We did face the situation at first that when it came time for "free playtime." They stood there wanting to know from me what they should do. I renamed it "imagination time" and told them that during that time of the day it was their responsibility, not mine, to come up with something to do and that it was completely up to them, not me. That seems to have helped. They've had some good ideas and I like that they have to be creative and "own" it.

Jen said...

Coffee filter butterflies: (Best if done outside or on newspaper or something that cleans up easily) Buy coffee filters--a big pack is not expensive--then the kids get them wet (not like dripping, just damp all the way through) and pain them with watercolors. The colors spread and blend into each other and they are beautiful! Once they dry, they can fold them like a fan, put two together (one fan on top of another) and secure them with a pipe cleaner. Then you spread the "wings" out to make two on each side and you can twist the pipe cleaners into antennae. You can glue them onto clothespins or magnets or leave them as they are and do all kinds of things with them--the brighter the better! And kids LOVE to make these. You could do it with them once, then they could probably do it on their own once they know how. :)

Paper bag skits: Put several random items in a paper bag, and give them directions that they have to make up a play using all the things in the bag/about all the things in the bag/etc. You could make bags ahead of time and they could do it on their own easily.

You can easily find recipes online to make fudge in a bag (you put all the recipes in a heavy duty ziplock (or three) and let the kids play catch/etc. with it until it's all mixed together, then they can eat it.

You can also find recipes to make ice cream in a can (kids LOVE this).

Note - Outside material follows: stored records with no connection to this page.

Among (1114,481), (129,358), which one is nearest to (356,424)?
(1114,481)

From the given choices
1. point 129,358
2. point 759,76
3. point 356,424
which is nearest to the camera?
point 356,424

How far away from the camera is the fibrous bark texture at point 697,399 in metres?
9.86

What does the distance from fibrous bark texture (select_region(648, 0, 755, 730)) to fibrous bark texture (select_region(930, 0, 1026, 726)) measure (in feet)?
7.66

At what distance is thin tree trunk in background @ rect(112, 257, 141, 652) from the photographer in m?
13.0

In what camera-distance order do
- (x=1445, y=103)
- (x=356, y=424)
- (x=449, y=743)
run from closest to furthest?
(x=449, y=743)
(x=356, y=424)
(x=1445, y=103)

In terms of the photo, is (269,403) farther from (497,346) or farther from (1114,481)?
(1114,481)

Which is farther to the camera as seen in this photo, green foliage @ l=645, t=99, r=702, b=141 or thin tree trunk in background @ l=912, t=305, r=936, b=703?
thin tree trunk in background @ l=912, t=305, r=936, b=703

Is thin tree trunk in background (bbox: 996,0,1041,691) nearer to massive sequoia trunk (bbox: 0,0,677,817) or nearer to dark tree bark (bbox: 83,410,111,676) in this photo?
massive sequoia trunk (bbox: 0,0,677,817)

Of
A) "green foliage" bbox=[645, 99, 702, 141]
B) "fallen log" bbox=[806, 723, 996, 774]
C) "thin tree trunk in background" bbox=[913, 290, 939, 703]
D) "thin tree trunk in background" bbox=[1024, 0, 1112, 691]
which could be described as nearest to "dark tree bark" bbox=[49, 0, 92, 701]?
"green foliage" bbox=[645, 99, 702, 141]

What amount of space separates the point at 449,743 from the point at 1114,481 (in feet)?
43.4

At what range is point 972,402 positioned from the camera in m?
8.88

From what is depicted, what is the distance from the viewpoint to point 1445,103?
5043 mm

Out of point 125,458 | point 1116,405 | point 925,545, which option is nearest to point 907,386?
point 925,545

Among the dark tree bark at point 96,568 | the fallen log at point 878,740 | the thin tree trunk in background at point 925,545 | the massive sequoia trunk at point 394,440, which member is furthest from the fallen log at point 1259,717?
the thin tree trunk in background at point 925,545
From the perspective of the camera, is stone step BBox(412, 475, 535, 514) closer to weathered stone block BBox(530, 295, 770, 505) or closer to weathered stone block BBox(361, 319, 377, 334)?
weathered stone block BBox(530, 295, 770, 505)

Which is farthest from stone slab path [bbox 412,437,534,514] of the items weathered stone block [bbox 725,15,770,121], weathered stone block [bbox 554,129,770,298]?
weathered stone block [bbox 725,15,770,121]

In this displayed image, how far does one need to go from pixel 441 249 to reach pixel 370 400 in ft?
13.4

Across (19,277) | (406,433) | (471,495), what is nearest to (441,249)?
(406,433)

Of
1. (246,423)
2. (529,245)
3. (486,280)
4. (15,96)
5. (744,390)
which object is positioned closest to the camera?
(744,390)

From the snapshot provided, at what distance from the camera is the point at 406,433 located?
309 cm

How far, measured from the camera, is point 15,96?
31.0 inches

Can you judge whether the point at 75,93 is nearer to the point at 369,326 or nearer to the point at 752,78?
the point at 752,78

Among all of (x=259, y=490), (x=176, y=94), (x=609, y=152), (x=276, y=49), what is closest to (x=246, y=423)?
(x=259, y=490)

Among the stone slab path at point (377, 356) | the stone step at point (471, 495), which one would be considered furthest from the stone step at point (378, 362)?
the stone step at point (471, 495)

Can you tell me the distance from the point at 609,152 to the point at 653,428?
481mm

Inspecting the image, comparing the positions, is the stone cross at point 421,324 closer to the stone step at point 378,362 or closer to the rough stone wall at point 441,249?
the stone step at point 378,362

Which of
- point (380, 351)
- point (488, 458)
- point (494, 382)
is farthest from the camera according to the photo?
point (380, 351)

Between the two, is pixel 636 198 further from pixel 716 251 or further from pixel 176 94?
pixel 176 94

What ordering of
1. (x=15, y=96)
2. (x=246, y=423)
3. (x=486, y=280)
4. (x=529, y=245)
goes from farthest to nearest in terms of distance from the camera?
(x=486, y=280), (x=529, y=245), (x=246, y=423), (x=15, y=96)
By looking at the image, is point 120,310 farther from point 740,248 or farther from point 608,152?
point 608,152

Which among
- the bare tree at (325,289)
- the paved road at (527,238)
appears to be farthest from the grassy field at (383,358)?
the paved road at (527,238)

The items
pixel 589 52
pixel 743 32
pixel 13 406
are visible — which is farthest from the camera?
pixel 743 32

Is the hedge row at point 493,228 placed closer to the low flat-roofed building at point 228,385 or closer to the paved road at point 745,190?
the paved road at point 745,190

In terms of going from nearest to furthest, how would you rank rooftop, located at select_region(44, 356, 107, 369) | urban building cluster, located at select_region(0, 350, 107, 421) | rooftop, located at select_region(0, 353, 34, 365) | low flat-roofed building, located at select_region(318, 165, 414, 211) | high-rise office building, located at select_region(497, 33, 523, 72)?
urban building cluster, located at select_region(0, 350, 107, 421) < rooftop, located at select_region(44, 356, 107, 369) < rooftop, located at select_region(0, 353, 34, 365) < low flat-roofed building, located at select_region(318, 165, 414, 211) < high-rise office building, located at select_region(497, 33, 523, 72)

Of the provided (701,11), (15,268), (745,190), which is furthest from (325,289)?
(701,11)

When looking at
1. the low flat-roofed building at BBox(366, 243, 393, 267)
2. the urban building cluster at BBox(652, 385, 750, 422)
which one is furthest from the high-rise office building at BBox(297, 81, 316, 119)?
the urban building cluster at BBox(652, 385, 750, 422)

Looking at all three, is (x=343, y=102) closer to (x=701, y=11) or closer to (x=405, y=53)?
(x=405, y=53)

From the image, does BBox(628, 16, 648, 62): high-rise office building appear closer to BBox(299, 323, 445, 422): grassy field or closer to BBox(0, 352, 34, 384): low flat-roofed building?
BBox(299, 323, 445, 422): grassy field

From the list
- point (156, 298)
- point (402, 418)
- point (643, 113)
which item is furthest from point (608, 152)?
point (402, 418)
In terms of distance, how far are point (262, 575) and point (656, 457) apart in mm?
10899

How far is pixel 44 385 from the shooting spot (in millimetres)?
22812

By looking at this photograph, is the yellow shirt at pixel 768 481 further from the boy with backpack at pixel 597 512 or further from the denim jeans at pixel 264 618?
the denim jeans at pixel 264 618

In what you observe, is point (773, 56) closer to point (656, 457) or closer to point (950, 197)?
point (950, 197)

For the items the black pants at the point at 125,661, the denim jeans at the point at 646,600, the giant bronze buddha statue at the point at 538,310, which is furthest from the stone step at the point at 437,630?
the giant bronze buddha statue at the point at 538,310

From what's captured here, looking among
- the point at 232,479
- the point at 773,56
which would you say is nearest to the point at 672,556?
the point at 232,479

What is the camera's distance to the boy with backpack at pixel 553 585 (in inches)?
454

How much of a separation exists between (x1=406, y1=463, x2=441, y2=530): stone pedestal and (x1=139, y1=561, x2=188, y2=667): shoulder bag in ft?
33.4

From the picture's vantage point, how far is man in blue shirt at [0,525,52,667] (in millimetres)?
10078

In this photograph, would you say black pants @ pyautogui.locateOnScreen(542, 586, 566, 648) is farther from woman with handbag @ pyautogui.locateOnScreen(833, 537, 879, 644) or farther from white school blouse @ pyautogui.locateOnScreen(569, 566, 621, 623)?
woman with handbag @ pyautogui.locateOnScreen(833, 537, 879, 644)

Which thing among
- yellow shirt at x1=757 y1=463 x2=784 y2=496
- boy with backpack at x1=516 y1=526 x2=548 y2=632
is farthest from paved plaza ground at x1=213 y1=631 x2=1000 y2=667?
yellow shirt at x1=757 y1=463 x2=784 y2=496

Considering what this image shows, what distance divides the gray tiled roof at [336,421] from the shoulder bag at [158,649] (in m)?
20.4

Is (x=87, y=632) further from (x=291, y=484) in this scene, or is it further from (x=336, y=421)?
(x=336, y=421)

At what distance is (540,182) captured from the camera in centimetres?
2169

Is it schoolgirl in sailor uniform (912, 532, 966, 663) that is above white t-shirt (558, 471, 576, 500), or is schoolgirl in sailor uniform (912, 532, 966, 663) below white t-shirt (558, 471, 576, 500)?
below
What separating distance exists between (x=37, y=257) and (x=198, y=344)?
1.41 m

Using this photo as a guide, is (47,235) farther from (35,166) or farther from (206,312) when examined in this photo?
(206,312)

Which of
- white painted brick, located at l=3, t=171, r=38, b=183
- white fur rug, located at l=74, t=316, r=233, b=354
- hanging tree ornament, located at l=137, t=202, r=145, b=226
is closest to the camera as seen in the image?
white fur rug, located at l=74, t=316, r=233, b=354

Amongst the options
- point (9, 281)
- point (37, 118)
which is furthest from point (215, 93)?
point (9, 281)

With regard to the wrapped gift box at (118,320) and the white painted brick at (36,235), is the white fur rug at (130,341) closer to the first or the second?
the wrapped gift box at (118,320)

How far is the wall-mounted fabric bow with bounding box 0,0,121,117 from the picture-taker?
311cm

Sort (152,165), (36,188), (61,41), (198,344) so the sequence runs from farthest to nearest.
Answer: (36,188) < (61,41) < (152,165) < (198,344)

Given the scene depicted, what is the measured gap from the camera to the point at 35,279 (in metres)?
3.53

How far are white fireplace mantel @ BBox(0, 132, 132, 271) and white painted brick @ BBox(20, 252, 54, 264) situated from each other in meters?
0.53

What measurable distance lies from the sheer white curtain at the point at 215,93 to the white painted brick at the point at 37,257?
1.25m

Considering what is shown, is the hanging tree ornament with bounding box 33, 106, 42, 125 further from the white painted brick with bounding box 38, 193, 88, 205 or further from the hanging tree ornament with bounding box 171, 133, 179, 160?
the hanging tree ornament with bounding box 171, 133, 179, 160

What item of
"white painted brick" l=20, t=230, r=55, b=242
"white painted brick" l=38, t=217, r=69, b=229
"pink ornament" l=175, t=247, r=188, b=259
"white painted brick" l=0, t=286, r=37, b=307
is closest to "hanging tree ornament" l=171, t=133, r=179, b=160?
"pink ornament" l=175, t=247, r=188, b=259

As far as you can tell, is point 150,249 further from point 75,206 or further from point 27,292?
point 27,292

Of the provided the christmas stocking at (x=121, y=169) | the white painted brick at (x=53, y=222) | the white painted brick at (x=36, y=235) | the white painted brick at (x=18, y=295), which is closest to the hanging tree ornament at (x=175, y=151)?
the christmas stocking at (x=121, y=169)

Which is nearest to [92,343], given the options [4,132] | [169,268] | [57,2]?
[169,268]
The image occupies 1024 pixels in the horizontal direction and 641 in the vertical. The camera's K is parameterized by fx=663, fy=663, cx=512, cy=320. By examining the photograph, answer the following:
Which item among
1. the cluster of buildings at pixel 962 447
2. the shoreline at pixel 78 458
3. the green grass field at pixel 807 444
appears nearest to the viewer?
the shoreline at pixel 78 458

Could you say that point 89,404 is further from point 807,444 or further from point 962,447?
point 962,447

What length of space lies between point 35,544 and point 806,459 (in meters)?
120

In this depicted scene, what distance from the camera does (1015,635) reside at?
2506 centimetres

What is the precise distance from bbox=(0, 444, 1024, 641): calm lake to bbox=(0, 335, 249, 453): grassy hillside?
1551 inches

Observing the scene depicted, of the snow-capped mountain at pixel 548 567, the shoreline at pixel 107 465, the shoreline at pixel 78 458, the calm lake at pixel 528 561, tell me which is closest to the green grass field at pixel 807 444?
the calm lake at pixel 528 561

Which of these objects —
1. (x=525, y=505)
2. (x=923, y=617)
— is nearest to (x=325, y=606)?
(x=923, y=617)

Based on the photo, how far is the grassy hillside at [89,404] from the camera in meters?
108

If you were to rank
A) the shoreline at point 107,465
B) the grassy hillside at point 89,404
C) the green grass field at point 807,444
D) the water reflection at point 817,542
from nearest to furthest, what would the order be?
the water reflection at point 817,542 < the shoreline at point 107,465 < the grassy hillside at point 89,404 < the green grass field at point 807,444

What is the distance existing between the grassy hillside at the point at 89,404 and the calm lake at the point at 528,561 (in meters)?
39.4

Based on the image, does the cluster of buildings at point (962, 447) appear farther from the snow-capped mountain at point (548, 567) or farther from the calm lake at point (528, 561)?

You put all the ingredients in a heavy duty ziplock (and you definitely want to triple bag this), then put it inside a coffee can/plastic peanut butter jar/any sort of sturdy can/jar with a lid that won't come off easily, fill the can/plastic jar up with rock salt and ice, and let them kick it around the backyard for awhile. After they've kicked it around for a half hour or so, they'll have ice cream!

I worked at summer camps for like a million summers...I have loads of things like this. Let me know if you need some more ideas. :)

The Jacksons said...

My kids have definitely been the same way! (Allie more than Jonathan, in that she seems to NEED someone to always entertain her). I had been mentioning this to Dave's Great Aunt and Uncle (who are in their 70's and 80's), and they made a VERY good point! His uncle Sam made the comment that when he once was a child, he had made the comment that he was "bored", and he has been working ever since! So, when one of their grandchildren start complaining that they are bored, they find something for them to do. It can be something simple as collecting the small trashes out of the bathrooms, dusting, etc. We have actually started doing this with the kids (at ages 5 1/2 and almost 7), and they actually enjoy it! Allie is now in charge of rinsing the dishes and putting them in the dishwasher. Jonathan collects the trashes and runs the vacuum. They don't seem them so much as "chores" or something to keep them from being bored as much as they are things they can do to help Mommy! =)

"The democracy will cease to exist when you TAKE AWAY from those who are willing to work AND GIVE to those who would not."